GIVEN PROBLEM: Can you lay out as a numbered list the lines from the one containing "From the provided list" through the final line, both included, skipping any blank lines?

-- START OF DATA PROVIDED --

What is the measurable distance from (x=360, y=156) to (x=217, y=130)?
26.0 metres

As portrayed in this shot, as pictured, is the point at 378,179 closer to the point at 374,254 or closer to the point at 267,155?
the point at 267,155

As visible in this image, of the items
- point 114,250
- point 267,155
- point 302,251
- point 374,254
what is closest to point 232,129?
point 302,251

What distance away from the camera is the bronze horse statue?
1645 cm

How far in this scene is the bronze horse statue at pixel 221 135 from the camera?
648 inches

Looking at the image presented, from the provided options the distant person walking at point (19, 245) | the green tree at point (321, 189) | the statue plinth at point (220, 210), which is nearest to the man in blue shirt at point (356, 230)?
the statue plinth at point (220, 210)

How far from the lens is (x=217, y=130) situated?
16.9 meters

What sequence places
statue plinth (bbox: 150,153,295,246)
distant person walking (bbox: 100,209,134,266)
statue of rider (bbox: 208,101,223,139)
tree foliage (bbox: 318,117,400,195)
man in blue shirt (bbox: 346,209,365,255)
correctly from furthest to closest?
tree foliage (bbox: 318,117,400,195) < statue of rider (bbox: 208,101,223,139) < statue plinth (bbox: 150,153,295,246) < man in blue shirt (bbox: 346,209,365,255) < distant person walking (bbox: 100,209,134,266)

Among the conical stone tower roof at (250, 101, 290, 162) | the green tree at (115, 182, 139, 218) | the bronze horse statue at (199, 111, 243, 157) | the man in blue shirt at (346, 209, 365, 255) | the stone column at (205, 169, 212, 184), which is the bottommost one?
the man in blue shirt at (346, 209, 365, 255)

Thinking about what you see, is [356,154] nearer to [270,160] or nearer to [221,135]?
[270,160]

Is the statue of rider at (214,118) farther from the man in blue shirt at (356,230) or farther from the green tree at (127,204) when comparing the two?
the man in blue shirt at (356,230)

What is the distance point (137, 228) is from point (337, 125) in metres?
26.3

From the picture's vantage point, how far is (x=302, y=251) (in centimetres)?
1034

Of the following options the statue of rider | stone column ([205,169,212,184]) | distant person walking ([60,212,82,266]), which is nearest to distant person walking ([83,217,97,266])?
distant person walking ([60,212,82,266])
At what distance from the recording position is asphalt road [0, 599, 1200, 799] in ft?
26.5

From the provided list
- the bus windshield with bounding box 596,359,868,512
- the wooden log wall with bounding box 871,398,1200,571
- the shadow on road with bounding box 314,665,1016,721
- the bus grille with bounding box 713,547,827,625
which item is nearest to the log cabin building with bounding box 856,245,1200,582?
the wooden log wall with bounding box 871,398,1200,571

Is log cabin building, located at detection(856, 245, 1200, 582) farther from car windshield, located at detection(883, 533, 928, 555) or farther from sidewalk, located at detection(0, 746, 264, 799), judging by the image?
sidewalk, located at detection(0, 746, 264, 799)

-- END OF DATA PROVIDED --

WRITTEN REPLY:
1. From the provided list
2. - the bus windshield with bounding box 596,359,868,512
3. - the wooden log wall with bounding box 871,398,1200,571
4. - the shadow on road with bounding box 314,665,1016,721
5. - the bus grille with bounding box 713,547,827,625
6. which item is nearest to the log cabin building with bounding box 856,245,1200,582?
7. the wooden log wall with bounding box 871,398,1200,571
8. Is log cabin building, located at detection(856, 245, 1200, 582) farther from car windshield, located at detection(883, 533, 928, 555) or farther from sidewalk, located at detection(0, 746, 264, 799), judging by the image?
9. sidewalk, located at detection(0, 746, 264, 799)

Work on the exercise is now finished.